[Items from a dataset]
# # # # # # #

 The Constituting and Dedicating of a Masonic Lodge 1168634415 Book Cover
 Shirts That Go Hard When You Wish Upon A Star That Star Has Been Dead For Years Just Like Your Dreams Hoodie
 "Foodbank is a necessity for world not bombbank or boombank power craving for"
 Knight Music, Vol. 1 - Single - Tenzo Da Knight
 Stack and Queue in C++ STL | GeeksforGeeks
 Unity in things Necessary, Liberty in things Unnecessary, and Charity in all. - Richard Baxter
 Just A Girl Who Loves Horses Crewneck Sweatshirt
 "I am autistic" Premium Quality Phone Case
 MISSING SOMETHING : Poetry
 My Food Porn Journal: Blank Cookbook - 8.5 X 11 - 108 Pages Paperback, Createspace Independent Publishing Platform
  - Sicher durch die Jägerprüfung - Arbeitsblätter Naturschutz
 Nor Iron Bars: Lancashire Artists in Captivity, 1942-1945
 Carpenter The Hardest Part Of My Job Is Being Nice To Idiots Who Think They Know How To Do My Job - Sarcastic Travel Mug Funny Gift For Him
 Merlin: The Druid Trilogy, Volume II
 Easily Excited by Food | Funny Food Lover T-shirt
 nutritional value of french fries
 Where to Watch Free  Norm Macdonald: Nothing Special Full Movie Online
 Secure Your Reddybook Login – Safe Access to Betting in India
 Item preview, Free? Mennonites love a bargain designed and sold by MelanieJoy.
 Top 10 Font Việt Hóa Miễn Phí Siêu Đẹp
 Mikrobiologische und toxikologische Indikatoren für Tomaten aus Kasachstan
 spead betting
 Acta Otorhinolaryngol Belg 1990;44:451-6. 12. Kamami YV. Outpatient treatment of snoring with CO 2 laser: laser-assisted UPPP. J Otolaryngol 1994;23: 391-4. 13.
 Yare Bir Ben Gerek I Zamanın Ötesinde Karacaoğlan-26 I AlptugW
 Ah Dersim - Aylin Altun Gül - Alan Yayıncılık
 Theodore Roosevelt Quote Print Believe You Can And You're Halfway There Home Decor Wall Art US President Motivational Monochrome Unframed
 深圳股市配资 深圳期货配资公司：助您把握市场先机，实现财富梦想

# # # # # # #

- _Task prompt_
Using the data above, extract exactly the lines from the one that holds "Mikrobiologische und toxikologische" to the one that holds "Acta Otorhinolaryngol Belg", both ends included, and no others.

- _Solution to the exercise_
 Mikrobiologische und toxikologische Indikatoren für Tomaten aus Kasachstan
 spead betting
 Acta Otorhinolaryngol Belg 1990;44:451-6. 12. Kamami YV. Outpatient treatment of snoring with CO 2 laser: laser-assisted UPPP. J Otolaryngol 1994;23: 391-4. 13.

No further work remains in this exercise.